Scanning RNA Virus Genomes for Conserved RNA Secondary Structures
Principal Investigator
Peter Stadler
Co-Investigator:
Ivo Hofacker
Co-workers:
Roman Stocsits,
Christina Witwer,
Caroline Thurner
Support:
Fonds zur Förderung der Wissenschatlichen Forschung,
Proj.No. P13545-INF
Begin 1.6.1999
Abstract
Almost all RNA molecules form secondary structures. The presence of
secondary structure in itself therefore does not indicate any
functional significance. However, if selection acts to preserve a
structural elements then it must have some function. The detection of
conserved structural motifs in related RNA sequences is therefore a
first crucial step towards understanding their functional aspects.
In a previous project we have developed
we have developed a set of computer methods to scan moderate
size samples of RNA sequences for conserved secondary structures.

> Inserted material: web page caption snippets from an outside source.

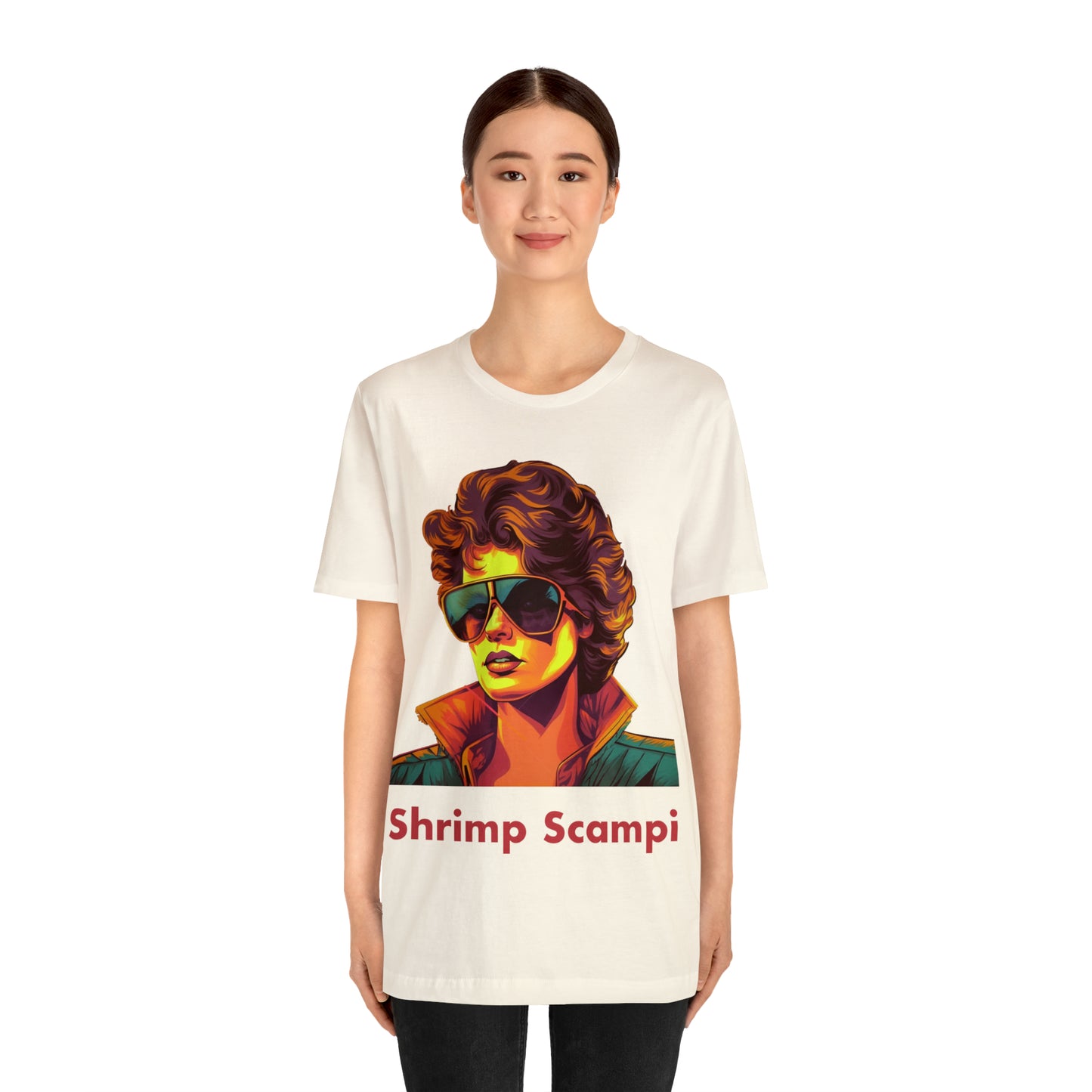 Shrimp Scampi, Unisex Short Sleeve Tee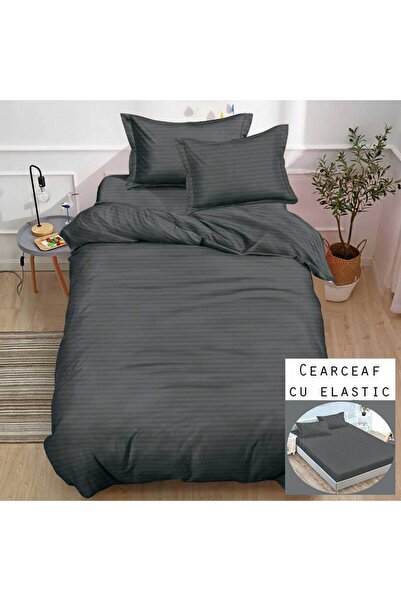 Patul Duvet Cover Set Set, 1 Person, Damask, 4 Pieces, Stretchy Sheet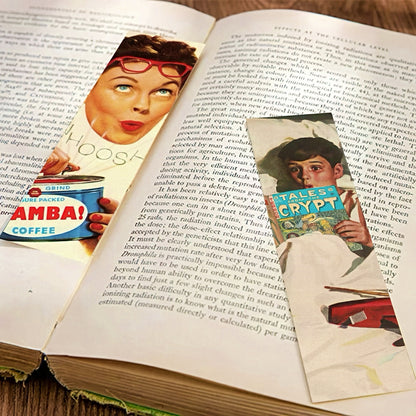 Retro American Poster Paper Bookmark Set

We propose to refine and extend these methods for determining conserved
secondary structures and apply them to a wide variety of different RNA
virus families. Our goals are threefold:
Conserved secondary structures most likely have an important
function in the viral life cycle. Our approach therefore immediately
produces a list of promising targets for experimental
investigations such as deletion studies.
Functional secondary structures evolve much slower than the
underlying sequences. Conserved secondary structures can therefore
be used to extend the viral phylogeny to higher taxa.
A list of conserved, and therefore evolved, RNA structures is
a valuable dataset in itself. Detailed analysis of such data can
yield insights into general questions such as the evolution of
robustness.
Our current implementation does not consider the possiblility of regions
with conserved structural alternatives, pseudo-knots, and non-standard base
pairs. All these topics are known to be important in the evolution of RNA
genomes. We expect a substantial improvement in the capabilities of our
detection algorithm by incorporating these features.
Our method of determing secondary structure elements depends crucially on
the quality of the sequence alignment. We expect a significant improvement
in alignment quality by using a protein sequence alignment for the coding
regions and combining it with a nucleic acid based alignment.
We plan to apply our technique to essentially all families of RNA viruses
for which a sufficient number of complete genomes have been sequenced. This
includes a number important human pathogens, such as HIV, Influenza,
Hepatitis B, C and G, and many others.